▶ **Stated problem A**
List every person named in the news excerpt about parliament and the state capture inquiry report.
▶ **Stated problem B**
Write the next few sentences of the news excerpt about parliament and the state capture inquiry report, picking up after its final sentence.

═══ Excerpt provided

Gwede Mantashe and Zizi Kodwa may dodge the bullet since their alleged misdemeanours happened when they were not members

The final instalment of the state capture inquiry report is yet to be released by inquiry chair and chief justice Raymond Zondo. File photo.
The final instalment of the state capture inquiry report is yet to be released by inquiry chair and chief justice Raymond Zondo. File photo.
Image: Veli Nhlapo

Parliament has started to process the state capture inquiry report after it instructed its ethics and members interests committee to look into serving MPs implicated in the report.

This comes after a long battle between the DA and ANC on when parliament should act on the report. The final instalment is yet to be released by inquiry chair and chief justice Raymond Zondo. 

The ANC was pushing for parliament to wait for the complete report to be handed to the house by President Cyril Ramaphosa before lifting a finger.

However, the official opposition party pushed back, arguing parliament was a separate arm of state which was not obliged to take instructions from the executive, and this stance was supported by the EFF. 

Parliament spokesperson Moloto Mothapo said parliament was in the process of establishing systems, consistent with its constitutional function, to process and oversee implementation of the report.

Thus far, the president has officially submitted to parliament part 3 of the commission’s report, which relates to the conduct of current and former members. Part 3 identifies several past and present MPs who are implicated in conduct that may constitute illegal, unlawful or unethical behaviour.

══════
═══ Information provided

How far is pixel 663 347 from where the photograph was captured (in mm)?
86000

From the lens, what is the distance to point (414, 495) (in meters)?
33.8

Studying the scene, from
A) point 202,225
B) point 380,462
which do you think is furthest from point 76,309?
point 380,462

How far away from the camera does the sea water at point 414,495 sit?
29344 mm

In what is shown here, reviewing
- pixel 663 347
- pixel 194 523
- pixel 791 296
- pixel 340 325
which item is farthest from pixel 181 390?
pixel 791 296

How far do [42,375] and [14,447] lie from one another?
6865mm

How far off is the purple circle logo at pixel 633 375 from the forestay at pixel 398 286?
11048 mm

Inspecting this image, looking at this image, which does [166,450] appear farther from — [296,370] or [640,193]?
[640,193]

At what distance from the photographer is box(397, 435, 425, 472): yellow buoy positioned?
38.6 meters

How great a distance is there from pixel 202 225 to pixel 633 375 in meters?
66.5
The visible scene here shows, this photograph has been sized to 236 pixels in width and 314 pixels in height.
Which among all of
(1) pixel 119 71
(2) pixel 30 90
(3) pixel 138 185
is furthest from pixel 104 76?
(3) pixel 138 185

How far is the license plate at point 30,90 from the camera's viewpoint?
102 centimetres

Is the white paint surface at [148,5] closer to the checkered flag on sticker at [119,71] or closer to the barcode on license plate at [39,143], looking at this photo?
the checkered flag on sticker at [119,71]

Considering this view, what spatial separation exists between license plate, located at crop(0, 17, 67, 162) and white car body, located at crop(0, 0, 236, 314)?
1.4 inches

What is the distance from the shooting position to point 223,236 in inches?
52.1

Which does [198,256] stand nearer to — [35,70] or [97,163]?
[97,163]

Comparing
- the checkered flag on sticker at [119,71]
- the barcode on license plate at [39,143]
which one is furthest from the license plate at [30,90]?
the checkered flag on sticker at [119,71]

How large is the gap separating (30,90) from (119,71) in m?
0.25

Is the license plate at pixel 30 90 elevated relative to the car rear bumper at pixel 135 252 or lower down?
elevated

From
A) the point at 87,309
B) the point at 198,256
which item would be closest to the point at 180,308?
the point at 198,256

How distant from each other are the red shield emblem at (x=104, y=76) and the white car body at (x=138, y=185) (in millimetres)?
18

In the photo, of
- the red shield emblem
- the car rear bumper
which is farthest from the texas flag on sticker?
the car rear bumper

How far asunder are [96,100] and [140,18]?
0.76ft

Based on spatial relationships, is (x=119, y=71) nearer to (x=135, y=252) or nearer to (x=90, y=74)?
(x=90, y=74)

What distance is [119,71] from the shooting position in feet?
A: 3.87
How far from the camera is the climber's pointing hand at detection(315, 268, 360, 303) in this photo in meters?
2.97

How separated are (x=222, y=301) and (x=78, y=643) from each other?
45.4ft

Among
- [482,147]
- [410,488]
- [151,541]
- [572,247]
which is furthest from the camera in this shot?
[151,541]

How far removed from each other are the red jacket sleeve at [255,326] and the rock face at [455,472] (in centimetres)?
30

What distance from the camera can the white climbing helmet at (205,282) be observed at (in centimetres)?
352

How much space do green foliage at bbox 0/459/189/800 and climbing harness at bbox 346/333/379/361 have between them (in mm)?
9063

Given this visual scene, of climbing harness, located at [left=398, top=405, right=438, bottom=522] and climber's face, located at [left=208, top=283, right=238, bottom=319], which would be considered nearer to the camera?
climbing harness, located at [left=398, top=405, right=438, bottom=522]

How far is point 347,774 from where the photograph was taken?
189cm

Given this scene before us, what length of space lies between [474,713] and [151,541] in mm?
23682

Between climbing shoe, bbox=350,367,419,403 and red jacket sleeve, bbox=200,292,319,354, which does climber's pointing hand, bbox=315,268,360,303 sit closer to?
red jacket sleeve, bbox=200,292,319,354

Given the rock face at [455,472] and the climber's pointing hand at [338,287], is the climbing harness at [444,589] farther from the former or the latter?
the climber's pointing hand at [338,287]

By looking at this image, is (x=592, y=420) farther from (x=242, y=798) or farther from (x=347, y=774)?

══════

▶ **Exercise response A**
Gwede Mantashe, Zizi Kodwa, Raymond Zondo, Veli Nhlapo, Cyril Ramaphosa, Moloto Mothapo

▶ **Exercise response B**
Parliament’s legal services department has conducted an analysis of the state capture inquiry reports and has generated a legal opinion proposing a process parliament should follow in dealing with the reports once officially submitted
Parliament spokesperson Moloto Mothapo

As the aspects of the report have a direct bearing on parliamentary business, the institution has swiftly initiated a processes to implement its recommendations.

“Accordingly, the joint committee on ethics and members’ interests has been requested to investigate possible contraventions of the code of ethical conduct and disclosure of members’ interest for Assembly and Parliament Council Members,” said Mothapo

He said the process will only apply to current members who were serving in parliament when alleged transgressions took place.

This may mean mineral resources and energy minister Gwede Mantashe and deputy minister for intelligence Zizi Kodwa will not be affected by the process.

However, one of the most prominent MPs, Cedric Frolick, who is also the chair of chairs, could be in hot water over the benefits he allegedly received from Bosasa.

Mothapo said president Ramaphosa has committed to submit the rest of the report along with the implementation plan on or before August 31 2022.

While the official submission of all outstanding reports is awaited, parliament has already started working on systems based on publicly available copies of the reports. Parliament’s research department is processing the reports, summarising them into, among others, action plans to improve parliament’s execution of its constitutional mandate consistent with the corrective measures contained in the reports. 

Parliament’s legal services department has conducted an analysis of the reports and has generated a legal opinion proposing a process parliament should follow in dealing with the reports once officially submitted,” said Mothapo. 

He said parliament has an obligation to implement corrective measures from the commission’s reports with regards to areas where parliament has a role to play. 

Similarly, parliament has a responsibility to oversee the executive’s and state agencies’ actions in their process of carrying out the implementation of commission reports. The rules committee will, at an opportune time, consider how best to process the reports and implementation plan in their entirety,” he said.